Hoopes and Budd believe the two yeast helicases, SGS1 and DNA2, act independently to protect ribosomal DNA from processes that produce ERCs, whose formation may signify the start of aging and portend the eventual death of the cell.
The likelihood that scientists will one day be able to manipulate and perhaps forestall or even prevent these processes in human cells--to genetically engineer the Fountain of Youth that eluded Ponce de León--is of philosophical and ethical concern to Hoopes.
"I grew up at a time when it was all about the quest," she says of her initiation into the realm of scientific inquiry. "You find a problem and it's sort of your lodestar, and you work on it and try to solve it in your career. But I have not been unaffected by this whole move to asking,'What are the human effects? Everyone that I meet wants a pill to cure aging."
Alleviating the infirmities that elderly people suffer would be a laudable application of any techniques developed to influence aging, she says, but "what will happen to humanity if we stop dying is kind of mind-boggling. I have spent a great deal of time talking about that with students and collaborators, and I wouldn't be really happy to contribute to it because it would cause a great societal mess. On the other hand, the problem that I'm working on is likely to do that, and so I'm very ambivalent about it."
Hoopes believes society has given too little attention to finding some means to control the application of research that may have undesirable consequences without resorting to stopping the research itself.
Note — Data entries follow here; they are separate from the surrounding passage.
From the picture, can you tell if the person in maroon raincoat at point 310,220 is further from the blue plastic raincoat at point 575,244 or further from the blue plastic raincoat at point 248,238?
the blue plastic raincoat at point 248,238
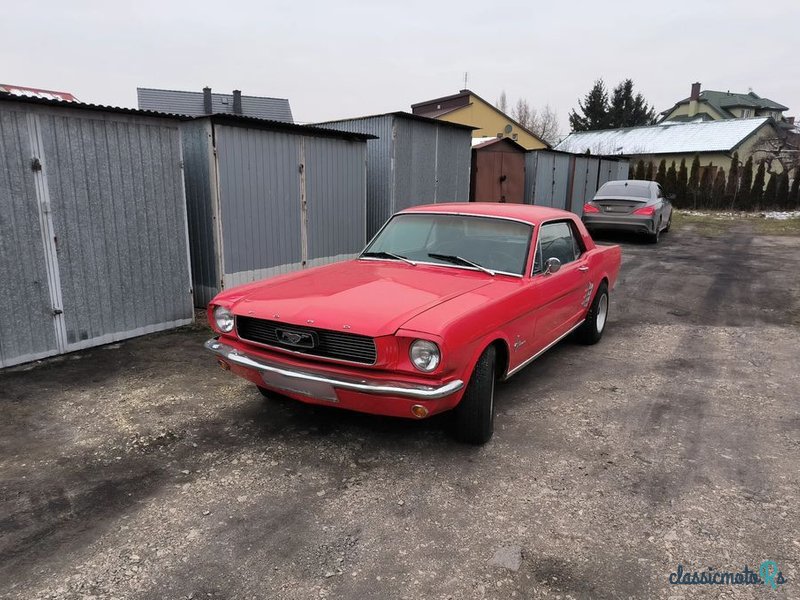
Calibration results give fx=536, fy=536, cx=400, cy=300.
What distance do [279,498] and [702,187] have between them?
27841 millimetres

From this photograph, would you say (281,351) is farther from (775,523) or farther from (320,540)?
(775,523)

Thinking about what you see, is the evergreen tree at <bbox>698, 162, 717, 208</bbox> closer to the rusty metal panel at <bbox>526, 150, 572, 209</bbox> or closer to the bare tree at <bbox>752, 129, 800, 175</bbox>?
the bare tree at <bbox>752, 129, 800, 175</bbox>

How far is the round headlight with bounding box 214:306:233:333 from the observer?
12.4ft

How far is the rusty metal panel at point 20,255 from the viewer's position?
488cm

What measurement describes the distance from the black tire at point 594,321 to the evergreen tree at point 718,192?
23.3 m

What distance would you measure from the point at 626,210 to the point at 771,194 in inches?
631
The continuation of her own research may be imperiled not by its potential implications but by the difficulty of securing funding at small colleges like Pomona. Funding agencies often emphasize grants that help young faculty members get started at such schools, while senior faculty members go begging, she says. "They haven't assimilated the idea that it's the deadwood that's holding up the tree," she says.
Students also benefit from participating in advanced experimentation, says Hoopes, a former president of the Council on Undergraduate Research, an organization that provides opportunities for students and faculty to enlarge the role of research in undergraduate science education.
"I like to think about teaching at a place like this as producing not just science but producing students," she says.
Only in real research, Hoopes says, do students experience the ultimate reward of scientific inquiry: the "ahas!"
"When you figure out what could be happening--and there are times when it fits together so beautifully you just know you're right--that's a great feeling," she says. "It's so exciting. You feel like you're present at the dawn of the universe, and secrets are being revealed to you."